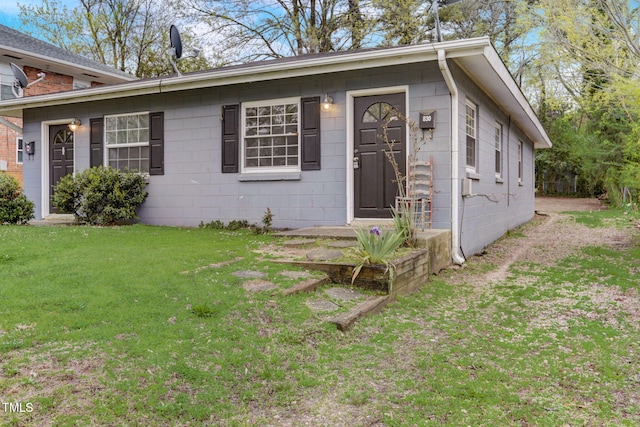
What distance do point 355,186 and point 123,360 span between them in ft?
15.4

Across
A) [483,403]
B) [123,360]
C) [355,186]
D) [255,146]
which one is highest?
[255,146]

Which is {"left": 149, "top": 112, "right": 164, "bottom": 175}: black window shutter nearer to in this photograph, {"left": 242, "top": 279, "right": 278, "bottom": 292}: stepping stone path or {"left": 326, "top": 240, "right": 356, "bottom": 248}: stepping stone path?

=== Task to carry out ===
Rewrite all of the records above with every "stepping stone path" changed to "garden path" and nothing else altered, leaving out the pictures.

=== The output ===
What distance do point 355,186 and point 123,360 span between them in ft?
15.4

Across
A) [483,403]
B) [123,360]
C) [355,186]
D) [255,146]
which one is highest?
[255,146]

Which is {"left": 149, "top": 112, "right": 164, "bottom": 175}: black window shutter nearer to in this photograph, {"left": 242, "top": 279, "right": 278, "bottom": 292}: garden path or {"left": 326, "top": 240, "right": 356, "bottom": 248}: garden path?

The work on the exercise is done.